In 2005, he co-authored a book with Donald Patrick, another UW professor, called “Hope or Hype: The Obsession with Medical Advances and the High Cost of False Promises.” Eight years later, he’s still imparting the important truth that more medicine doesn’t necessarily mean better medicine. If the medical community would rally to the cause, the United States could finally corral its metastasizing health care costs.
Fully one-third of what we spend is on useless treatments, tests, drugs and other “care.” That amounts to about $700 billion a year. This helps explain why health care costs as a percentage of the total economy was 17.6 percent in 2010, according to the Organization for Economic Co-operation and Development. The second-place country was the Netherlands, at 12 percent. The last time our spending was that low was in 1989. This would be acceptable if our care was dramatically better, but it isn’t.
So why do we put up with this? Deyo said we are preternaturally optimistic about health care, noting that in an international survey, 34 percent of Americans agreed with the statement that modern medicine can cure just about anything. Only 27 percent of Canadians and 11 percent of Germans displayed such overconfidence. Both countries have longer life expectancies.
Maybe it’s Dr. Welby, or all those heroic rescues on “ER.” Maybe it’s the drumbeat of direct marketing to patients, which is allowed only in the United States and New Zealand. Whatever the reason, Deyo suggests that unless patients become more skeptical, prices will remain sky high.
One misconception is that treatments are based on sound science, but that is often not the case. Deyo had some examples:
Bone marrow transplantation became widespread in breast cancer cases. About 20 years ago, an HMO wouldn’t pay for it because it was experimental. But after a high-profile lawsuit and a “60 Minutes” segment following the death of a woman who was denied the transplant, states passed laws requiring insurers to cover it. As it turns out, the South African research that endorsed the procedure was based on cooked data. Subsequent studies show that the older, less aggressive treatment was just as effective, but by then 42,000 women had been subjected to transplantation at a cost of $3.4 billion.
Arthroscopic surgery to remove old or infected tissue from knees became common for patients with osteoarthritis. But this proved to be no more effective than sham surgeries during which surgeons only pretended to operate. Cost: $3 billion a year.
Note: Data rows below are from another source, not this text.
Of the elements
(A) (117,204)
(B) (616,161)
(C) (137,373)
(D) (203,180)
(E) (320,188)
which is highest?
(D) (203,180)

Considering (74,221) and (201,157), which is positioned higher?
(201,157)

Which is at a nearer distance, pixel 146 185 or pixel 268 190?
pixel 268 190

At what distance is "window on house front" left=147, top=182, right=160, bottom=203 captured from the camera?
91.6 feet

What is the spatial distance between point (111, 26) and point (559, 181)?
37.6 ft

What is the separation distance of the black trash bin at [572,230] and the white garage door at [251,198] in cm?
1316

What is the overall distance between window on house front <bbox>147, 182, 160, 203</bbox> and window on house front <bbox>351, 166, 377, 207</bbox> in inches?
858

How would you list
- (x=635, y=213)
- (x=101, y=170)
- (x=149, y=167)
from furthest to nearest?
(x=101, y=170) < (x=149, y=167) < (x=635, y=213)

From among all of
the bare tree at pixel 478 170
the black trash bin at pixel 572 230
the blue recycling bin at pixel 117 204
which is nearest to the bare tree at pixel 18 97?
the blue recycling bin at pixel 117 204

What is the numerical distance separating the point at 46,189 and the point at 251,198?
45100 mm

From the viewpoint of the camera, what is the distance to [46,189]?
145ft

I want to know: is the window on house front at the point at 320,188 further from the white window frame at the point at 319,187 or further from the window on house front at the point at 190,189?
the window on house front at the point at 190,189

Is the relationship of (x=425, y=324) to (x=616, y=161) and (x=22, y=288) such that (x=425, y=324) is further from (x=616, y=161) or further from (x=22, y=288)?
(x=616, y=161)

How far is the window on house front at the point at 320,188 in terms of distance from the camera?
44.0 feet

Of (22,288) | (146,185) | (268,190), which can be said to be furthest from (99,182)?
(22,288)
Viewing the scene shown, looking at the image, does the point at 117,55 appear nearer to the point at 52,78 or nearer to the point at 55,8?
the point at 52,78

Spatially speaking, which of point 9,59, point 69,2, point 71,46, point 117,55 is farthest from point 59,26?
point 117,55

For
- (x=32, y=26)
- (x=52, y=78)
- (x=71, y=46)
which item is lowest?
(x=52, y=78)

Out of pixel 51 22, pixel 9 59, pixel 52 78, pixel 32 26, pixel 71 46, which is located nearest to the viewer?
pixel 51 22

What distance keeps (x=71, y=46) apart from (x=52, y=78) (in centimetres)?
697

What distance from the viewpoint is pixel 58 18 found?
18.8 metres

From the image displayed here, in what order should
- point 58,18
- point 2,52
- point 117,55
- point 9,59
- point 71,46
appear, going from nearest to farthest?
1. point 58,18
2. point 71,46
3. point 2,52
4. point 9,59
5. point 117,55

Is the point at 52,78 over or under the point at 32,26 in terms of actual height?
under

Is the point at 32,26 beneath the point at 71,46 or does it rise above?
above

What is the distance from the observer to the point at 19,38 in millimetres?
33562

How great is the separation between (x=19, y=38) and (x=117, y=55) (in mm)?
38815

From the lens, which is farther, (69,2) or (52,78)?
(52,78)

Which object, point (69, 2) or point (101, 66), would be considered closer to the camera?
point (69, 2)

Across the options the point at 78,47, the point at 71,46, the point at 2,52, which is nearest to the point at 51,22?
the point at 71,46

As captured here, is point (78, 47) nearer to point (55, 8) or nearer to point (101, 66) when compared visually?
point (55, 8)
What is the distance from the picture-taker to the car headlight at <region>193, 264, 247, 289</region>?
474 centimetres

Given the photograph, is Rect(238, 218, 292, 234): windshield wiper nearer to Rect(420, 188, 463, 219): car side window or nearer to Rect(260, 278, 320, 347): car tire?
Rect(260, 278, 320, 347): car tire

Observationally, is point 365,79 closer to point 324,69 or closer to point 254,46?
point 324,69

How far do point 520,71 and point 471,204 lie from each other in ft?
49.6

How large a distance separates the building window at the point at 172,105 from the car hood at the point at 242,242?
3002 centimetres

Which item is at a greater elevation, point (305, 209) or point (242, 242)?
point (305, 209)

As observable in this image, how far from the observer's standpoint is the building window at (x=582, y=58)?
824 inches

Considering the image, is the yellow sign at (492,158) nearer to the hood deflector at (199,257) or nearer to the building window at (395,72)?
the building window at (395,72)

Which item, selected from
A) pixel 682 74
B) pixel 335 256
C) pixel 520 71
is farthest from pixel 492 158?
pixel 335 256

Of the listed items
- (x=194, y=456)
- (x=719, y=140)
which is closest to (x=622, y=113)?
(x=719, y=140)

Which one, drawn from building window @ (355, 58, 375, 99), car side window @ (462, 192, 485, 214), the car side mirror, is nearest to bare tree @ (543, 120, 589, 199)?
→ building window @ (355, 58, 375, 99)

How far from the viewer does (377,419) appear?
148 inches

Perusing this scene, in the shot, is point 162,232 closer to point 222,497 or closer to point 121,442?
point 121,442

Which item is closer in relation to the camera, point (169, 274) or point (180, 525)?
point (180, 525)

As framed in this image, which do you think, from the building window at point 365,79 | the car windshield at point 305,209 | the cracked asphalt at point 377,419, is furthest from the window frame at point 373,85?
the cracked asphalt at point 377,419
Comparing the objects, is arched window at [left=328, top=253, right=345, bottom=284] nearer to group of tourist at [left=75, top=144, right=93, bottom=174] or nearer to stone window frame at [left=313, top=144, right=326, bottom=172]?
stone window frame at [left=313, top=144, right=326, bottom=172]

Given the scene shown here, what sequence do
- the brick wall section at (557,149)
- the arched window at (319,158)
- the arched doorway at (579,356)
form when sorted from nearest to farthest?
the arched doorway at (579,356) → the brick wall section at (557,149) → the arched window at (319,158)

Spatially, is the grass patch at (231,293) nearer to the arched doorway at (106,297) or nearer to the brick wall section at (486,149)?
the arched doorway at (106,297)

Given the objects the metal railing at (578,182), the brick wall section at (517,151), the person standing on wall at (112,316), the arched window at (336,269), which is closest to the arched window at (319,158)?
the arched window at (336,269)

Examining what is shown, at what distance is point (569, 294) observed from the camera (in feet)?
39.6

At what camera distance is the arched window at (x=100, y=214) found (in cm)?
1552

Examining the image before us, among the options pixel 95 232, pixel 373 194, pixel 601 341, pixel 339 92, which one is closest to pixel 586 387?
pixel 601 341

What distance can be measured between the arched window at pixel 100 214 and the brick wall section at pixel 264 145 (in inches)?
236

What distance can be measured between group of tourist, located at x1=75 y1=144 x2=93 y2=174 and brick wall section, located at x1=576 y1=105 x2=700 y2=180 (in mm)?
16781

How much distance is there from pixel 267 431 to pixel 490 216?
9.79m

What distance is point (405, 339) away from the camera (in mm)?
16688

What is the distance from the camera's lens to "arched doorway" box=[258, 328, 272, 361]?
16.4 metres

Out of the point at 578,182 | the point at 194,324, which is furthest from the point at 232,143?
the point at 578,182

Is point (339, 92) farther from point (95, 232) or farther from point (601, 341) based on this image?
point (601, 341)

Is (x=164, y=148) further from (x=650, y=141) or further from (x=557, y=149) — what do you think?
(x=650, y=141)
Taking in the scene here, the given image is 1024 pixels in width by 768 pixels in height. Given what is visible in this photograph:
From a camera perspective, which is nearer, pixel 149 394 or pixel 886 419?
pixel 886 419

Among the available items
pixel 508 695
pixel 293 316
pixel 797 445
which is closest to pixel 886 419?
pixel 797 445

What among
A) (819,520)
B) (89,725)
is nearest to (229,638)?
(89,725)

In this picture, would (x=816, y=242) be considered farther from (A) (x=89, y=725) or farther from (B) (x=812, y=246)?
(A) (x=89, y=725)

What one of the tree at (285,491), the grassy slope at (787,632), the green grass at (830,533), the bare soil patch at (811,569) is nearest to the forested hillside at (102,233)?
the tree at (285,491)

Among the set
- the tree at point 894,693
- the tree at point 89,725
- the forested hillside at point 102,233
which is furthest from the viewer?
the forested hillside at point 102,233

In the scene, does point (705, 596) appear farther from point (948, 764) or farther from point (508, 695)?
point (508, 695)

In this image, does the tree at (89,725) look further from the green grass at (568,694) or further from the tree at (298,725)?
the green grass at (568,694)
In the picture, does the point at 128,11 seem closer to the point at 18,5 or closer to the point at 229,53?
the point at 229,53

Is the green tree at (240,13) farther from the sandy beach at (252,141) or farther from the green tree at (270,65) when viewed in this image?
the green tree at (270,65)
The painkiller Vioxx was recalled after 140,000 avoidable heart attacks. Most patients would’ve done just as well with ibuprofen or other older drugs.
This type of waste could be avoided if doctors, pharmaceutical companies and device makers had to produce solid scientific evidence that what they’re peddling is good for patients. Medicare isn’t allowed to consider the cost-effectiveness of treatment. The Food and Drug Administration doesn’t compare the efficacy of new drugs to existing ones. Drug makers just need to prove that there’s some value to their product and that it’s relatively safe. Device makers have an even lower hurdle to cross, since a couple of government agencies that used to oversee them have been eliminated thanks to special-interest lobbying.
Deyo points to some progress. The American Academy of Physicians and the American Academy of Family Physicians have adopted the “Choose Wisely” public relations campaign, which lists some old habits in need of breaking.
But there’s a lot of money to be made in useless medicine, so it’s inevitably going to be up to patients and political leaders to pull the plug on the expensive fallacy that more is better.